##What these scripts do The purpose of the scripts in this repository is to explore an input JSON file to give insight into its content: its architecture, its fields and their different values.
The main script is jsonexplore.py. It explores the given JSON file and build a tree of Obj objects from it thanks to the ObjBuilder. Then it renders the tree of Obj using a printer. Tree basic printers are avalaible at this time:
- The ObjTextPrinter will simply output a string describing the tree, printed on console
- The ObjJsonPrinter will output a JSON dictionary, written in the output obj.json file
- The output JSON file can be used as the input of the ObjHtmlPrinter to display a D3.js tree.
##The Obj class An Obj is created for each key of the given JSON dictionary.
name: the name of the field or "." for root
path: the path of the field from root
level: the distance from root
type: the type of its value(s) (e.g. dict, list, unicode, int…)
values: a dictionary associating to each existing value the number of times this value is found (see also the methods).
nb_times_it_exists: if this field is part of an item in a list, it says how many items in the list have this field
nb_times_it_is_expected: if this field is part of an item in a list, it says how many items are in the list, that is to say how many times this field should appear
nb_items: in case of a list, it says how many items it contains (basically it is the length of the list). If this list exists as an item of a parent list, it says the max length of the list.
nb_items_min: in case of a list existing as an item of a parent list, it says the min length of the list
children: in case of a dictionary, it is the list of its keys each one reprensented by an Obj instance
is_optional(): if the field is part of an item in a list, it says if this field is sometimes missing in the other items of the list, in other words if nb_times_it exists is different from nb_times_it_is_expected. If it is optional, it returns True. Otherwise, it return False.

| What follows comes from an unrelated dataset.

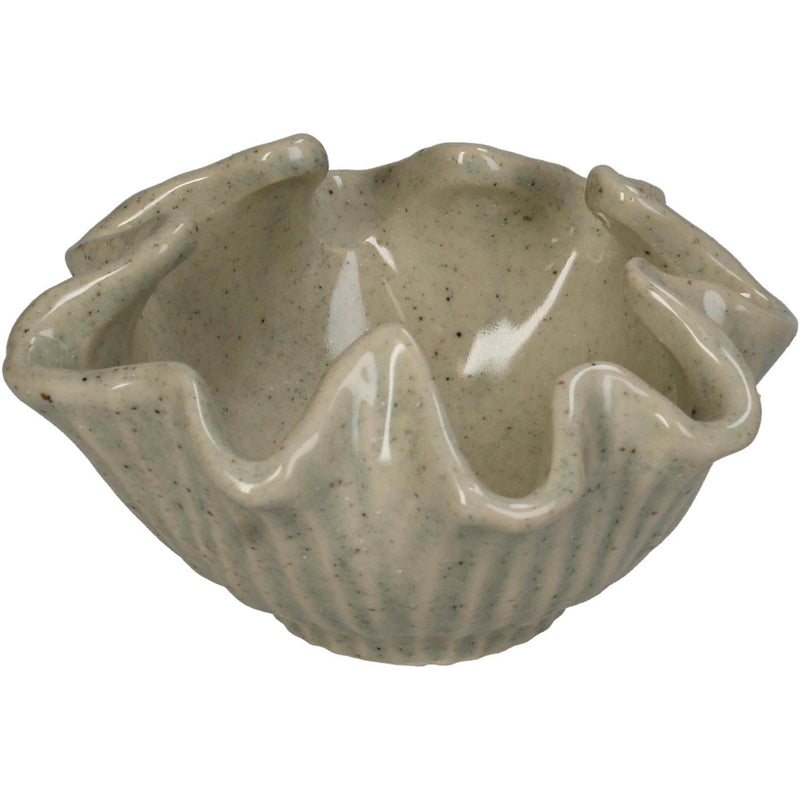 Afbeelding laden in galerijviewer, Kersten bloempot keramiek beige 15x15x8cm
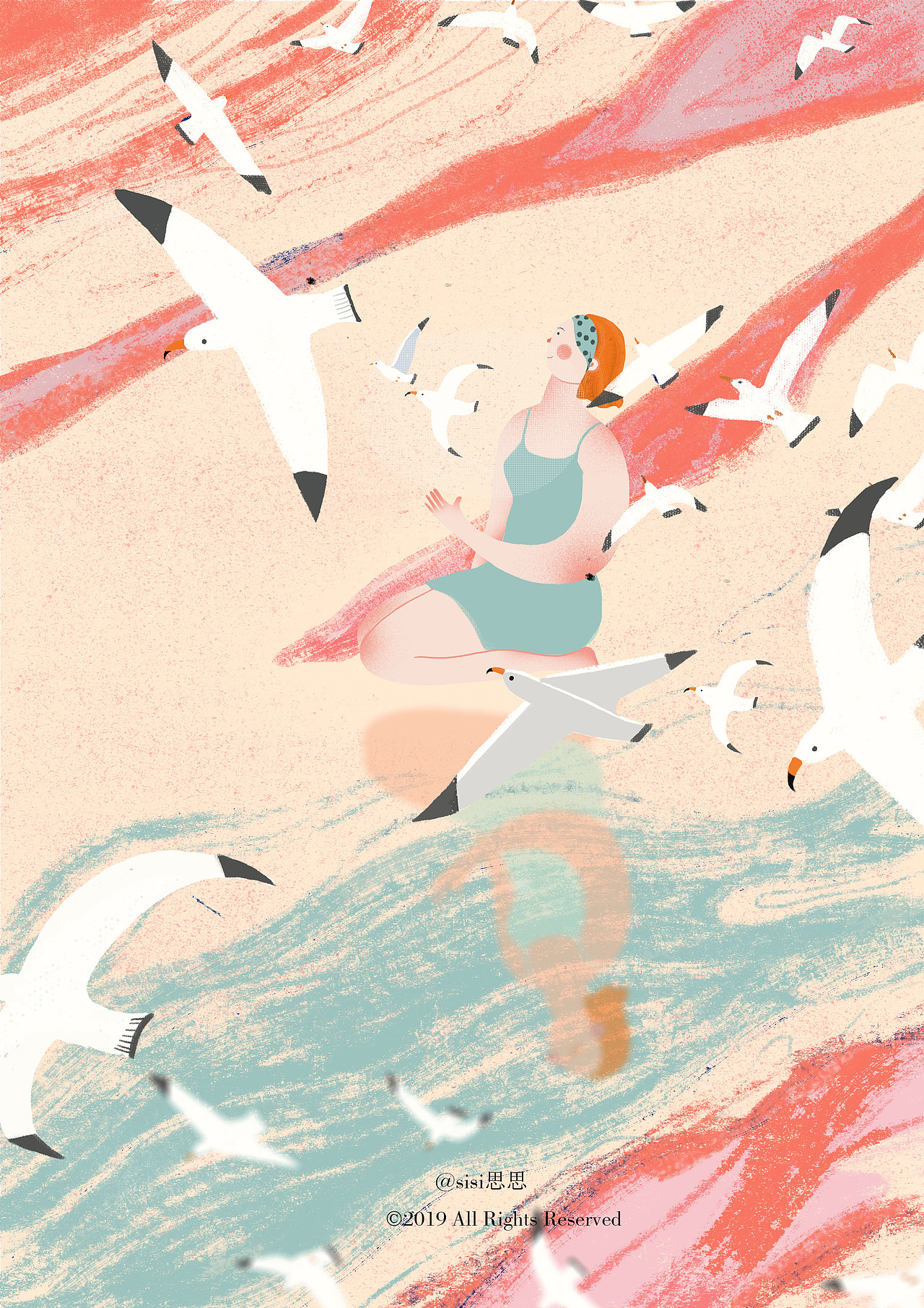 《只手摘星辰》（图ZMTQ1MzA3Nzg0） - 创作习作 - 站酷设计师季思思原创素材 - 站酷ZCOOL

(string) get_values_summary(): depending on the values property, it returns a string or a list offering a more comprehensible version of the values dictionary :
"'value'" if there is only one value, used only once
"Always 'value'" if there is only one value, used more than once
"Always empty" if the value is always an empty string
"All different values" if each item has a different value
"Almost all different values (each value appear from x to y times)" if every value is used less than 5 times
a list where each value is reprensented by a dictionary with 2 keys:
{ 'value': the_value, 'count': the_number_of_times_this_value_is_used }
This method is used by the ObjJsonPrinter, and consequently by the ObjHtmlPrinter to display the values.
get_sample_value(): it returns the first value that is not an empty string or None if not found.
##The ObjTextPrinter Example of output:
|- .: a Dict composed of:
|- statuses: a List composed of 10 items like:
|- [x]: a Dict composed of:
|- attitudes_count: int - values:
'0' [7]
'1' [3]
|- bmiddle_pic (Optional: only 6 value(s) over the 10 items): unicode - values:
'http://ww3.sinaimg.cn/bmiddle/4bed07b4jw1ef4pyzb9kzj20uh15ok33.jpg' [1]
'http://ww4.sinaimg.cn/bmiddle/664b3fe9jw1ef4px8ca0uj20bv0ft40f.jpg' [1]
'http://ww4.sinaimg.cn/bmiddle/9f767fc7jw1ef4prguk4tj20hs0npdjc.jpg' [1]
'http://ww3.sinaimg.cn/bmiddle/4d3ffe9ejw1ef4q0uogdtj20xc18gguu.jpg' [1]
'http://ww1.sinaimg.cn/bmiddle/df92068ejw1ef4pqnefs2j20xc18gjyx.jpg' [1]
'http://ww4.sinaimg.cn/bmiddle/8bf1e5b4jw1ef4pxgzavsj20f00qo756.jpg' [1]
|- comments_count: int - values:
'0' [9]
'1' [1]
|- distance: int - values:
'400' [1]
'1700' [1]
'1800' [3]
'1900' [1]
'2000' [2]
'1400' [1]
'1500' [1]
|- favorited: bool (always: 'False')
|- in_reply_to_user_id: unicode (always: '')
|- mid: unicode - values:
'3696007882016559' [1]
'3696009920372953' [1]
'3696010247357290' [1]
'3696007861039896' [1]
'3696010012795278' [1]
'3696009530197458' [1]
'3696008955203962' [1]
'3696009429891580' [1]
'3696008082926243' [1]
'3696010490692288' [1]
|- reposts_count: int (always: '0')
|- truncated: bool (always: 'False')
|- user: a Dict composed of:
|- allow_all_comment: bool - values:
'False' [3]
'True' [7]
|- location: unicode - values:
'上海 普陀区' [5]
'湖北 襄阳' [1]
'其他' [1]
'上海 黄浦区' [1]
'上海 闸北区' [1]
|- total_number: int (value: '129751')
##The ObjHtmlPrinter You can see a working example here.
This visualisation is based on D3js.